Lynda Benglis & the Death of Eros

The circular retrospective of Lynda Benglis at the New Museum was a revelation in what it revealed about the Death of Eros in feminist art.  If I had gone experienced it earlier than my arrival on the day of its closing, I might not have been struck by lightening.

With the help of a friendly guard who told me that Benglis wouldn’t talk about her erotic work during the installation, I had a breakthrough in understanding the origins of the repression of Eros in Feminist Art!

You exit the elevator to confront Benglis initial mission: to outdo the Abstract Expressionist pour painting to reveal how women can channel the collective unconscious without the limitations of the canvas!

Women can channel the unconscious too! Lynda Benglis at the New Museum. This floor painting was originally hung on the wall by a male curator, thereby proving her point.

Then you move into the next gallery — to be confronted by the Sky Goddess as link between Heaven & Earth, the archetypal symbol of flight…

Lynda Benglis "Wing" 1970

In the transition gallery,  her self-narratives revealing the passage: the exploration of eros, smashing through gender boundaries to embody the androgynous Sky Goddess. The Polaroid Series and explosive Feminine Sensibility video, summed up by a prescient erotic boomerang…an icon embodying both masculine and feminine…

Lynda Benglis "Smile" sculpture (1974)

culminating in the outrageous Art Forum advertisement for her 1974 exhibition at Paula Cooper displayed under glass…

Lynda Benglis' as psychopomp/herrmaphrodite, published in Art Forum, November 1974

— a bold early manifestation in art of a 21st century archetype — crushed  by backlash.

And this explains the passage gallery, the fall-out…

Primary Structures (Paula’s Props), first shown in 1975 at Paula Cooper Gallery.Shattered forms of the patriarchy as a response to the next movement, male dominated Minimaliists populating the gallery stable.

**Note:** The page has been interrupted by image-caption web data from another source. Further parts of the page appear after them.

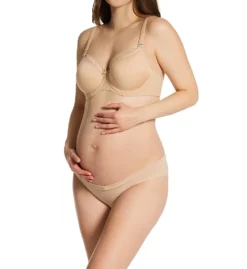 Panache Eleanor Molded Spacer Nursing Bra 9081 -Freya Fashion Shop panache pana01 9081 cs3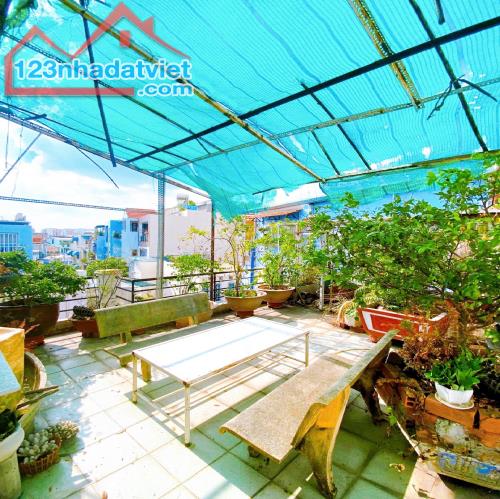 Bán nhà 4 tầng QUẬN TÂN BÌNH, Lạc Long Quân, Diện tích 167 m2, Giá 7.1 tỷ
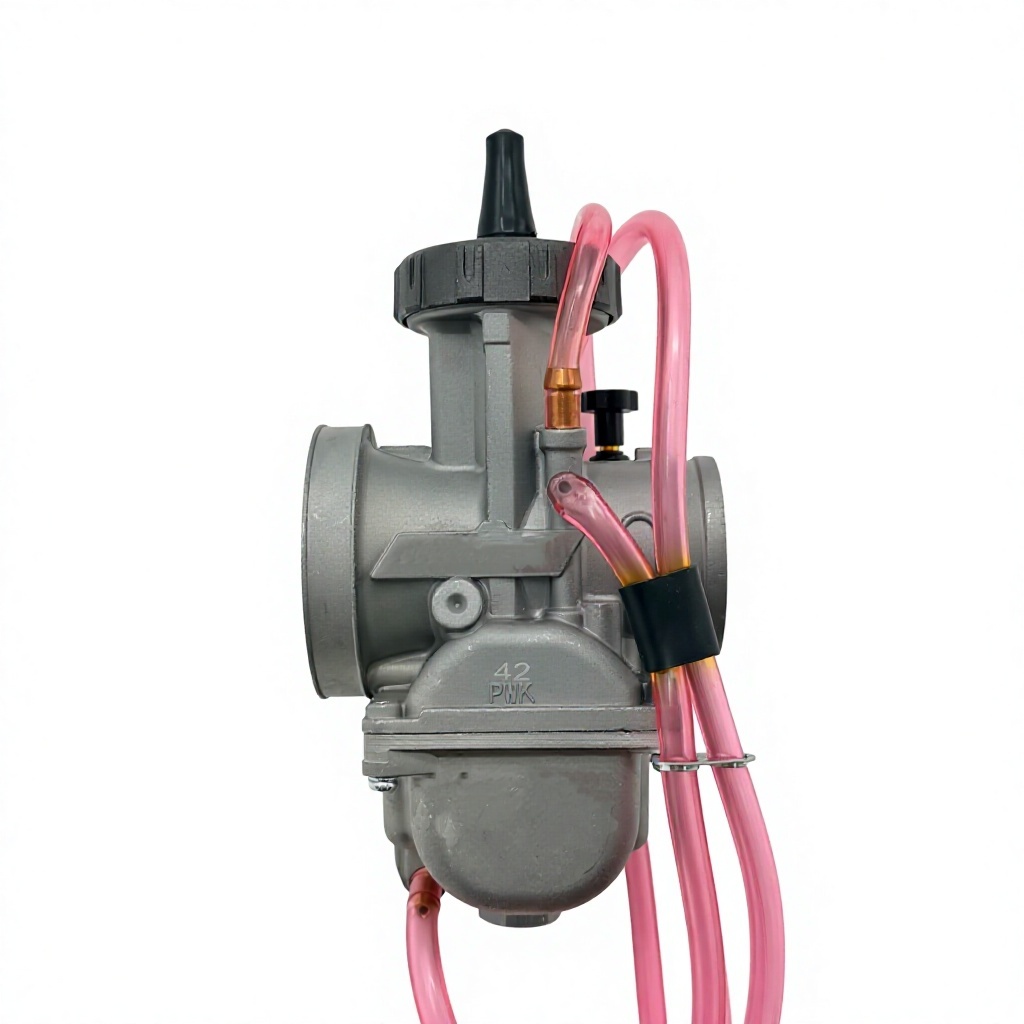 Carburetor for Keihin PWK 42mm for 2T/4T Motorcycle Engine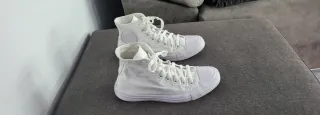 Zapatillas Converse Blancas Talla 39.5
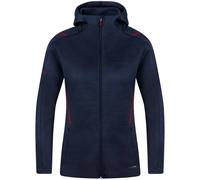 Veste femme Jako de loisir à capuche Challenge Bleu 38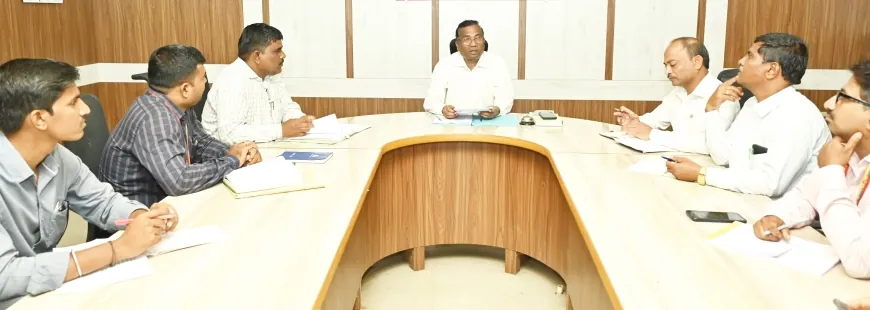 ಆ.೧ರಂದು ವ್ಯಸನ ಮುಕ್ತ ದಿನಾಚರಣೆ : ಅರ್ಥಪೂರ್ಣ ಕಾರ್ಯಕ್ರಮ ಆಚರಣೆಗೆ ನಿರ್ಧಾರ : ಅಪರ ಡಿಸಿ ಗೆಣ್ಣೂರ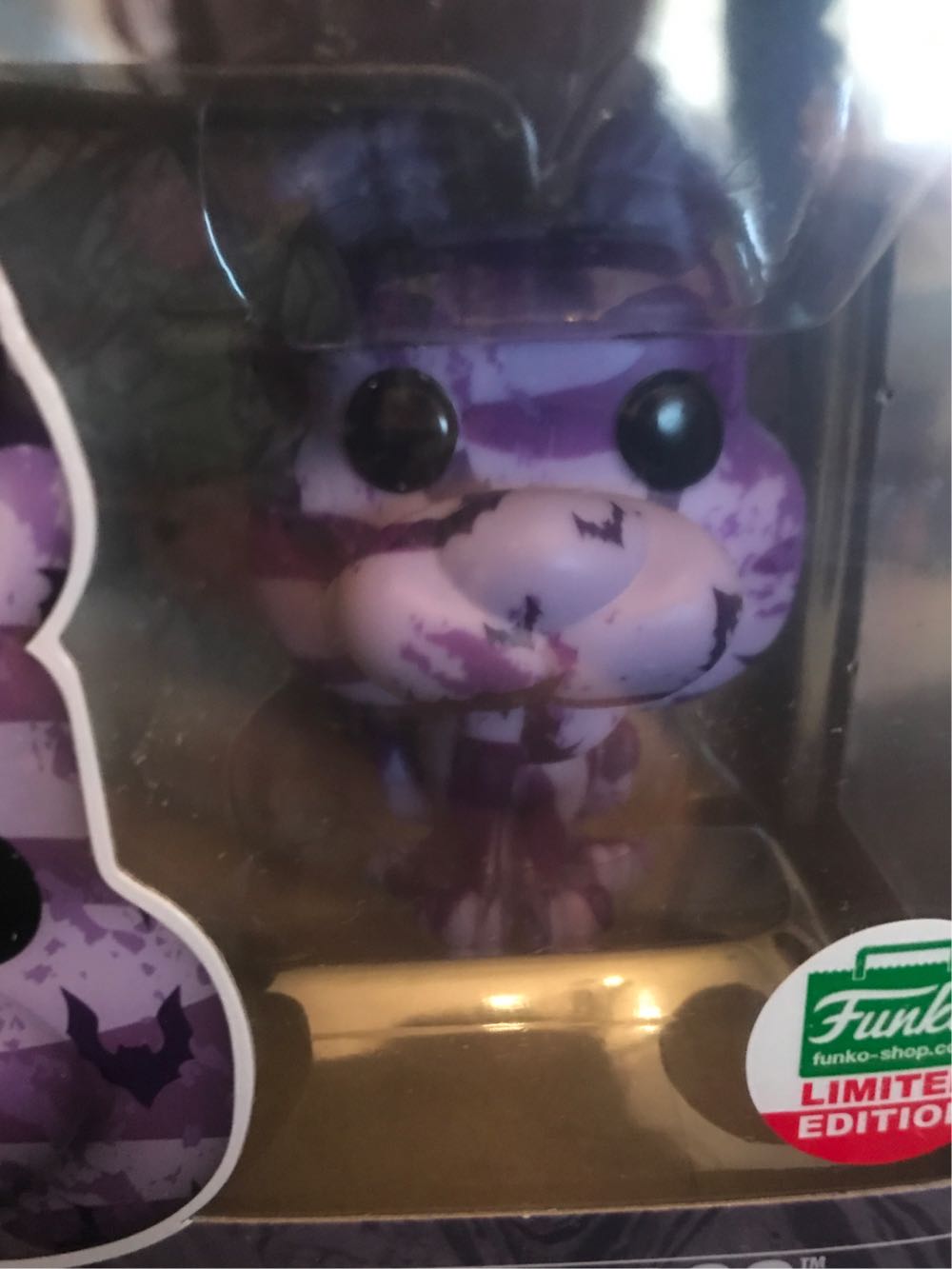 Scooby-Doo - Scooby-Doo vinyl figure collectible [Barcode 889698516686] - Main Image 2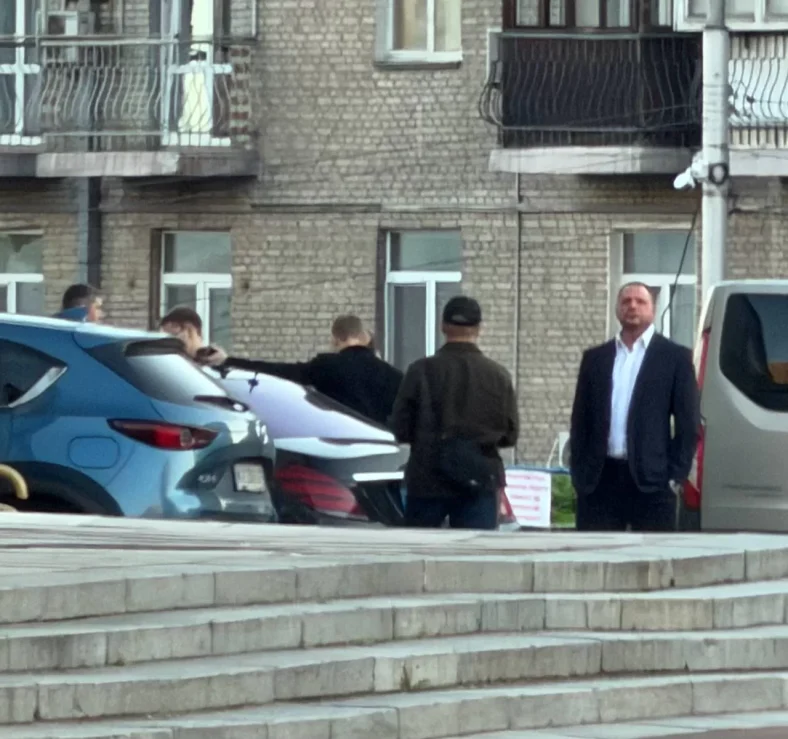 НАБУ і САП розпочали слідчі дії щодо екскерівника Офісу президента Єрмака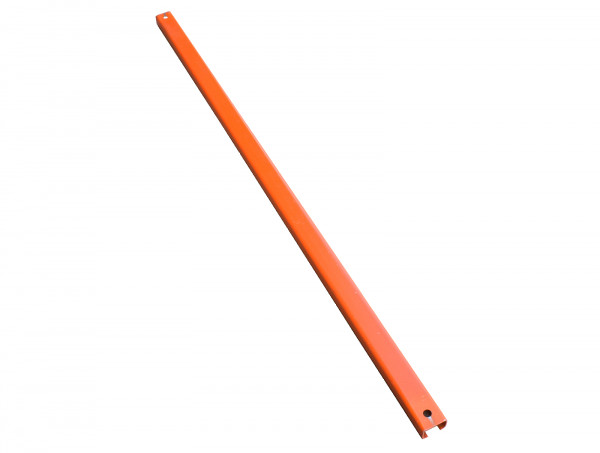 Fachwerkstrebe Dexion S4 Paletenregal Ersatzteil orange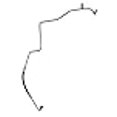 thumbnail image 3 of Four Seasons 56644 Liquid Line Hose Assembly w/o Orifice Tube, 3 of 4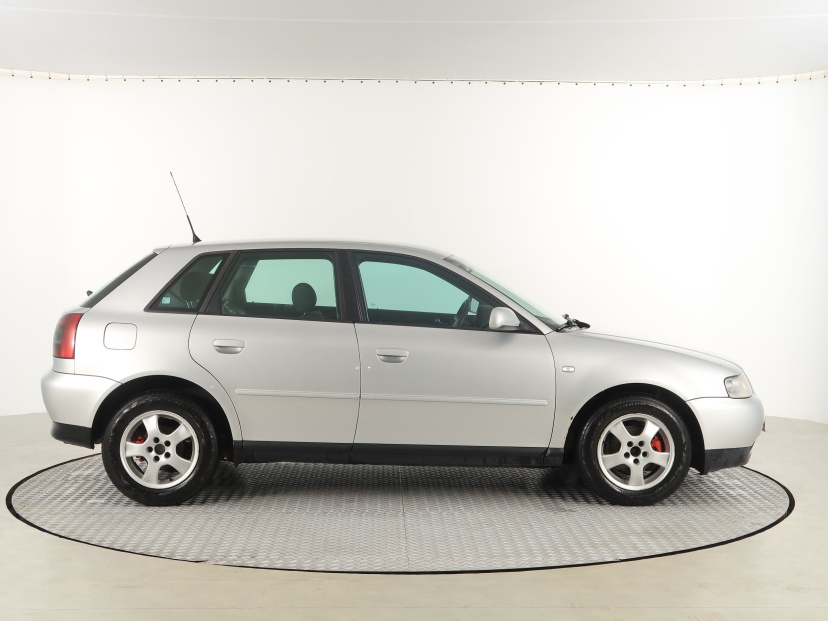 Audi A3, 2003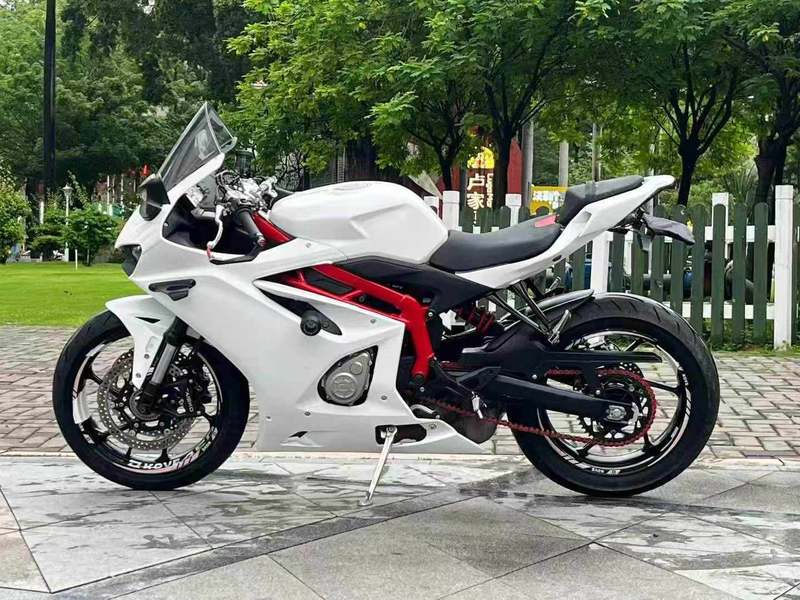 二手凯越450RR
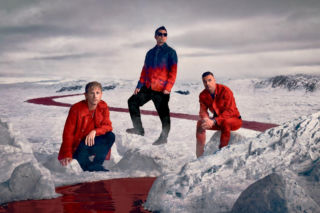 Muse przedstawia Cryogen. Powstał kosmiczny klip do kawałka!
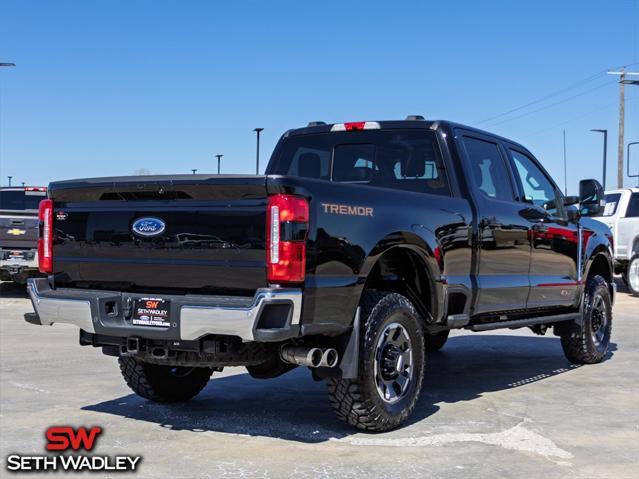 used 2023 Ford F-250 car, priced at $81,800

…and a golden phallic Minos revealing the chaos resulting from what might have been

Lynda Benglis "Minos" wall sculpture at the New Museum

What is a feminist artist to do, but retreat behind the shield and decorate the symbols of the androgynous pre-patriarchal goddess thwarted at every turn in early 20th century emergernce…

“Zanzidae, From the Peacock Series” (1979), a wall piece that incorpo- rates glass and plastic in various forms, at the New Museum exhibition

Completing the circle to the darkened gallery with the prescient Phantoms, an early (1971) manifestation of the feminine divine channeled via Feminist performance,

Lyndia Benglis "Phantoms" installation at the New Museum

was very telling in its coding:  two black Ghost Shadow wall sculptures (2007)

Lynda Benglis "Ghost Shadow" 2009 cast tinted polyurethane

…with the flaming red  egg-shaped Chiron (below) in the center…

Lynda Benglis "Chiron" (2009) cast tinted polyurethane

This sums up, in material form, the mythical journey of the feminist artist from 1970s to the present: the initial burst of goddess driven energy into ephemeral form via performance, resulting in a notoriety to be followed by the inevitable backlash, and retreat into the shadows…

…fertile soil for the healer archetype of Chiron (now conjunct Neptune in its feminine ruled Pisces) to re-emerge as Eros in 2011!